+++ RECORDS TO USE

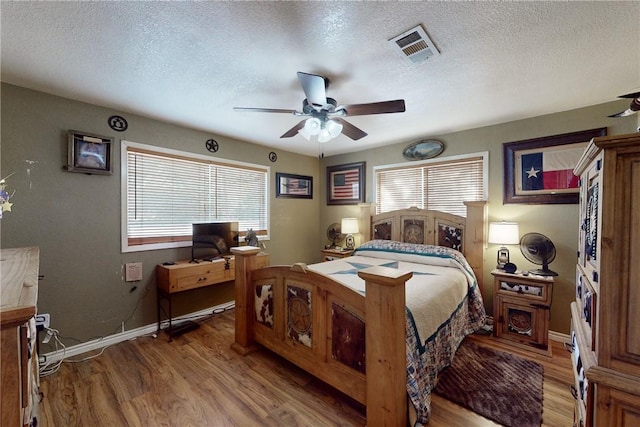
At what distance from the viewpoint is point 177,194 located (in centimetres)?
328

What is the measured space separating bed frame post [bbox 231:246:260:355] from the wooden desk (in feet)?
0.73

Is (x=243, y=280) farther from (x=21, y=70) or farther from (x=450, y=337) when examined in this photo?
(x=21, y=70)

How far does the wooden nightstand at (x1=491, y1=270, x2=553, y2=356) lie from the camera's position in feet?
8.29

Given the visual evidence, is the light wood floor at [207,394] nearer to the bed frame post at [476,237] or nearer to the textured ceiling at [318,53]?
the bed frame post at [476,237]

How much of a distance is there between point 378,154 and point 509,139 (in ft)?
5.80

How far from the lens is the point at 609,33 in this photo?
5.13 feet

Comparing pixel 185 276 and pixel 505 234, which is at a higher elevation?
pixel 505 234

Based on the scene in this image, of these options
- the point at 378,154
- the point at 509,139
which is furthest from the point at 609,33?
the point at 378,154

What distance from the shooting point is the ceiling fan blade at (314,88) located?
1.70 m

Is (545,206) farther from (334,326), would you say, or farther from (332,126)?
(334,326)

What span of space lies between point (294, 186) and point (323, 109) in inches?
Result: 103

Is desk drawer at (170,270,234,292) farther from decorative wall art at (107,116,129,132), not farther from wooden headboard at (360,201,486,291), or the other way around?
wooden headboard at (360,201,486,291)

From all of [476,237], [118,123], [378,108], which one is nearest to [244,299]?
[378,108]

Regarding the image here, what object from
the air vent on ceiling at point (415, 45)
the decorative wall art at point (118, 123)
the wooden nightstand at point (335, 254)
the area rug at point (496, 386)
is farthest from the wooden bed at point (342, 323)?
the decorative wall art at point (118, 123)
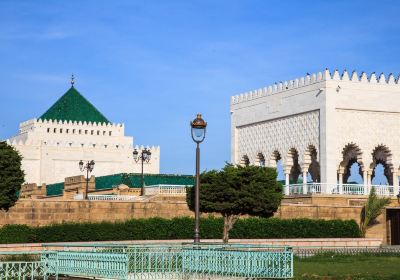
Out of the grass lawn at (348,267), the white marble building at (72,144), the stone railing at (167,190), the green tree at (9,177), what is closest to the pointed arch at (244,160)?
the stone railing at (167,190)

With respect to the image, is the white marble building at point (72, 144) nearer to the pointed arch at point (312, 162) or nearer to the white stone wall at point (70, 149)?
the white stone wall at point (70, 149)

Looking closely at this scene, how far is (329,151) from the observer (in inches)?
1425

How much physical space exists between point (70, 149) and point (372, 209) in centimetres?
2859

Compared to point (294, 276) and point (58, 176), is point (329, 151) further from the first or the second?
point (58, 176)

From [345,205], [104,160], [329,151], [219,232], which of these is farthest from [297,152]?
[104,160]

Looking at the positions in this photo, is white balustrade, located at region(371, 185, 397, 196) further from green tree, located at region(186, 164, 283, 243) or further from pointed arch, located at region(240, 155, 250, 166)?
green tree, located at region(186, 164, 283, 243)

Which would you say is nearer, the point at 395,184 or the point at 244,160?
the point at 395,184

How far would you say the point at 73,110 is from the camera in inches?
2410

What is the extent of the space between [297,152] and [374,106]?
13.4ft

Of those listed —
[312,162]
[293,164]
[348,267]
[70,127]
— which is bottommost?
[348,267]

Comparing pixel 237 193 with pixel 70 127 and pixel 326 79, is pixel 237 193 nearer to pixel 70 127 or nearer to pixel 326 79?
pixel 326 79

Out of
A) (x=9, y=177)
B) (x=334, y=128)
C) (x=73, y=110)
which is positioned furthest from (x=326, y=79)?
(x=73, y=110)

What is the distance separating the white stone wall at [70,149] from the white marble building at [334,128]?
19.0 m

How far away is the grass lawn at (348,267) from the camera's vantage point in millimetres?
15992
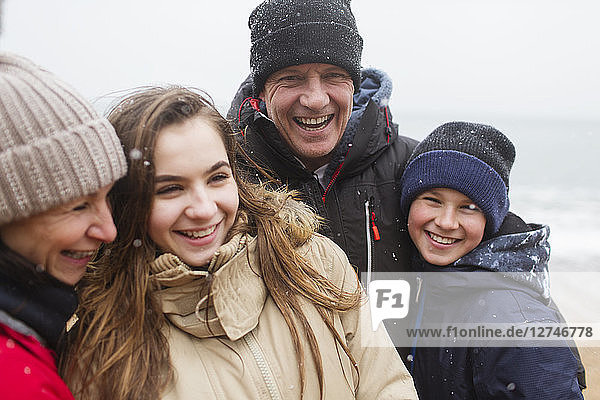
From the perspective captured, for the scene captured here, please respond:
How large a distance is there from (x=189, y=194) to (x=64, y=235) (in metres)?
0.43

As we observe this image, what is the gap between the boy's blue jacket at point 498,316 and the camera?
1980 mm

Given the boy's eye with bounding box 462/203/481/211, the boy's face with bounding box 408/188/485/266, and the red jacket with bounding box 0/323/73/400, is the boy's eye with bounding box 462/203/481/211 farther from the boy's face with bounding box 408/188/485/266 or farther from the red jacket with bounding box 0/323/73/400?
the red jacket with bounding box 0/323/73/400

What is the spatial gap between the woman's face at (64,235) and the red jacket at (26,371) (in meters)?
0.20

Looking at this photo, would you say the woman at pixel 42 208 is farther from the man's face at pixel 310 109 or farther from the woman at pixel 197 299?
the man's face at pixel 310 109

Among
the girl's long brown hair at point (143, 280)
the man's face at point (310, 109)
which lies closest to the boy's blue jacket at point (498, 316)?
the girl's long brown hair at point (143, 280)

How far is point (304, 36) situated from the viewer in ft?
8.14

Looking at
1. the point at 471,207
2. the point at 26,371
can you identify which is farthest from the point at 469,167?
the point at 26,371

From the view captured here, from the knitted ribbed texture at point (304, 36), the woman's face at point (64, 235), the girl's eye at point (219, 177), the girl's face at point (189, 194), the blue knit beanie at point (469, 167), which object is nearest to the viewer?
the woman's face at point (64, 235)

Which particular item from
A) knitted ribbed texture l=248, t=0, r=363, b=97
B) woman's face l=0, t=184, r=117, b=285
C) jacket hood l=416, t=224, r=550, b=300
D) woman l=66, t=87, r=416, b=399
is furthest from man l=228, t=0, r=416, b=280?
woman's face l=0, t=184, r=117, b=285

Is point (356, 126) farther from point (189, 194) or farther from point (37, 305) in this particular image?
point (37, 305)

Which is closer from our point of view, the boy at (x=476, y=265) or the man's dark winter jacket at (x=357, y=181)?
the boy at (x=476, y=265)

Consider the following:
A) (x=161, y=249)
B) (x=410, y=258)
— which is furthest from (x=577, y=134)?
(x=161, y=249)

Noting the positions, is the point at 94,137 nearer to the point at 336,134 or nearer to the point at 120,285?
the point at 120,285

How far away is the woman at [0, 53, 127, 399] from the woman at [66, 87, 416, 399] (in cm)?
20
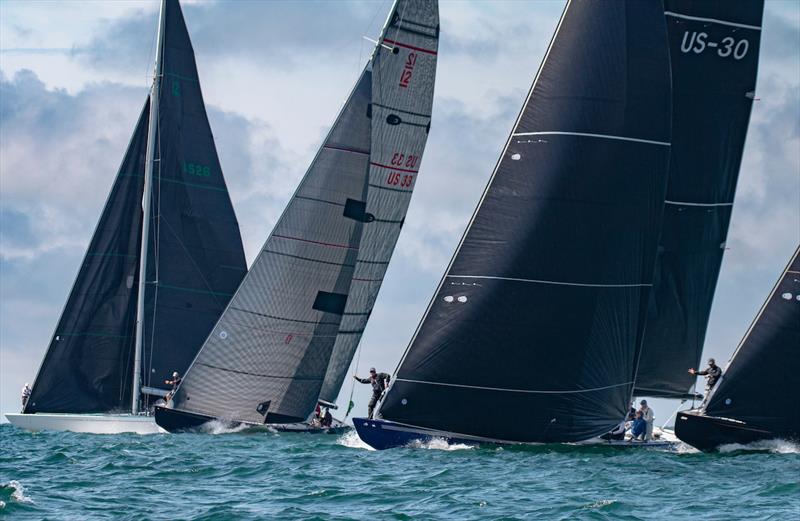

++++++

Pick out every line in the records that contains the word "feet" and copy those lines. Match capital and small letters exactly.

▶ _TASK RESPONSE_
What is the measured space separating bed frame post [bbox 231:246:260:355] from the wooden desk (in feet)?
How far does the wooden nightstand at (x1=491, y1=270, x2=553, y2=356) lie from the camera's position in feet?
5.13 feet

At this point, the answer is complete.